Aquello lo consolida como uno de los operativos navales de mayor duración en la historia reciente del país. La embarcación regresa tras haber desempeñado un rol fundamental en diversos escenarios de alta tensión internacional. De acuerdo con el reporte oficial, el USS Gerald Ford participó en operativos relacionados con la crisis en Venezuela y la captura de Nicolás Maduro.
Misión más larga para un portaaviones estadounidense
También brindó soporte en el contexto de la guerra contra Irán. Este despliegue récord responde a la necesidad de la administración estadounidense de mantener una presencia disuasoria en regiones clave para la seguridad global y el control de rutas comerciales estratégicas.
Con un despliegue que se extendió por casi un año, el Gerald Ford ha marcado un hito operativo al ser la misión más larga para un portaaviones estadounidense desde la finalización de la Guerra de Vietnam. Durante su trayecto, la nave operó como el núcleo de un grupo de combate diseñado para proyectar el poderío militar del Pentágono en múltiples frentes simultáneos.
Sin embargo, la extensión excepcional de la misión ha generado repercusiones internas. Medios de comunicación estadounidenses, citando testimonios de personal a bordo de la nave, reportaron que la duración de los operativos ha causado malestar entre la tripulación.

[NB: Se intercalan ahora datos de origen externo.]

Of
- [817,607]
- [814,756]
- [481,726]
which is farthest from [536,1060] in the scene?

USS Gerald Ford cumplirá proceso de mantenimiento
El agotamiento tras más de 300 días en alta mar ha sido un factor crítico que, según analistas militares, pone de relieve los desafíos logísticos y humanos que enfrentan las Fuerzas Armadas ante periodos de servicio tan prolongados.
El USS Gerald Ford es la unidad líder de su clase y representa la vanguardia de la tecnología naval con sistemas de lanzamiento electromagnético y una capacidad de respuesta superior a sus predecesores. A su llegada a Virginia, se espera que la embarcación sea sometida a procesos de mantenimiento y reabastecimiento, mientras que la tripulación iniciará un periodo de descanso programado.
El Pentágono no ha confirmado de inmediato qué unidad reemplazará su posición en las zonas de operaciones actuales, manteniendo la reserva sobre los próximos movimientos de la flota en aguas internacionales.